_Texto da página:_
Do lado persa, o rei Dario III não se preocupou muito com a invasão macedônica e nem se importava muito com assuntos na Grécia, tendo um amplo império com vários outros assuntos mais importantes, como revoltas de satrápias e de províncias. Dario III deixaria que os sátrapas cuidassem dos macedônios. Memmon aconselharia a adoção de uma tática de terra arrasada, tendo em vista que os macedônios tinham uma infantaria numerosa, mas poucos suprimentos, mas Arsites da Frígia Helespôntica se opôs ao plano, assim como outros sátrapas. Desconhecendo a magnitude da ameaça de Alexandre, é compreensível que os persas não tenham recorrido a tal estratégia, porém, isso se mostraria um erro fatal no futuro.

Falando agora sobre a batalha, as fontes de informações são imprecisas, incompletas e divergem entre si. Isso se deve ao fato de terem sido escritas séculos após a batalha. Arriano de Nicomedia, autor de A História de Alexandre, é considerado a fonte mais confiável, pois utilizou-se de obras escritas na mesma época e até por participantes da própria Batalha do Grânico, obras que acabaram se perdendo.

Seja lá quando Filipe II se decidiu a invadir a Pérsia, o plano foi colocado em prática em 336 a.c. com a invasão de polis gregas na Ásia Menor. Isso criaria uma ponte para a Ásia Menor para uma futura invasão do Império Persa, que viria com Alexandre. Os macedônios passariam os próximos dois anos preparando o ataque, cruzando o Helesponto, atual Dardanelos na Turquia. Seria uma travessia gradual, mas que não teve a oposição naval dos persas, talvez porque estavam ocupados com outros assuntos.

Enquanto Parmênio cuidava da travessia, Alexandre iria para Tróia, na Turquia, e faria sacrifícios e prestaria as suas homenagens aos lendários heróis. Alexandre se via como um novo Aquiles, liderando os gregos contra seus inimigos externos. Não deve ter sido uma travessia fácil, efetuada em 160 triremes em uma época ainda com poucos avanços na tecnologia náutica. Estima-se que Alexandre tenha levado por volta de 40 mil homens de infantaria mais 5 mil de cavalaria, os números variando de acordo com a fonte.

Quando seu exército chegou na Pérsia, Alexandre deixaria Troia e se juntaria a seus homens. Procuraria um confronto o mais rápido possível com os persas para estabelecer de maneira forte as suas intenções para os persas, gregos e macedônios. Ao invés de se dirigir às polis da Ásia Menor, Alexandre se dirigiria para a capital da Frígia Helespôntica, Dascilio. A urgência da sua campanha, além do desejo de rapidamente estabelecer a sua reputação, era também a falta de suprimentos e ouro e a necessidade de rapidamente começar a saquear o inimigo.

_Dados fornecidos:_
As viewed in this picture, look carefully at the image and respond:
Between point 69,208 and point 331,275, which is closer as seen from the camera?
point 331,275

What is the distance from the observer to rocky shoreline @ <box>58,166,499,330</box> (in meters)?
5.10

---

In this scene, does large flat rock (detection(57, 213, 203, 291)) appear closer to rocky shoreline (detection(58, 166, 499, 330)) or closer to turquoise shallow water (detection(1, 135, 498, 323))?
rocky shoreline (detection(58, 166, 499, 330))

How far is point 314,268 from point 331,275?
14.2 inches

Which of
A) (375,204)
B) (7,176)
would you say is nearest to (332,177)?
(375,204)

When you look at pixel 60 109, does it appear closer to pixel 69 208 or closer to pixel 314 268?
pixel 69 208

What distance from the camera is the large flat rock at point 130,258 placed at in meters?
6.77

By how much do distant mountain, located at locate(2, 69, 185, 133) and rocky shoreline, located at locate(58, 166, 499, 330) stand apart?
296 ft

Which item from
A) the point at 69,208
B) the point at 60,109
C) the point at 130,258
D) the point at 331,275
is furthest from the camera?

_Lista de tarefas:_
A. Atualize o trecho do texto da página que começa nas palavras "Do lado persa, o" e termina depois de "fatal no futuro.", substituindo "Dario III" por "Dario".
B. Responda com base no texto da página:
(i) Em quantas triremes foi feita a travessia?
(ii) Que autor é considerado a fonte mais confiável sobre a batalha?
(iii) Para onde Alexandre se dirigiu em vez de ir às polis da Ásia Menor?
Os dados têm origem em outra fonte.

_Respostas escritas:_
A.
Do lado persa, o rei Dario não se preocupou muito com a invasão macedônica e nem se importava muito com assuntos na Grécia, tendo um amplo império com vários outros assuntos mais importantes, como revoltas de satrápias e de províncias. Dario deixaria que os sátrapas cuidassem dos macedônios. Memmon aconselharia a adoção de uma tática de terra arrasada, tendo em vista que os macedônios tinham uma infantaria numerosa, mas poucos suprimentos, mas Arsites da Frígia Helespôntica se opôs ao plano, assim como outros sátrapas. Desconhecendo a magnitude da ameaça de Alexandre, é compreensível que os persas não tenham recorrido a tal estratégia, porém, isso se mostraria um erro fatal no futuro.

B.
(i) Em 160 triremes.
(ii) Arriano de Nicomedia, autor de A História de Alexandre.
(iii) Para Dascilio, a capital da Frígia Helespôntica.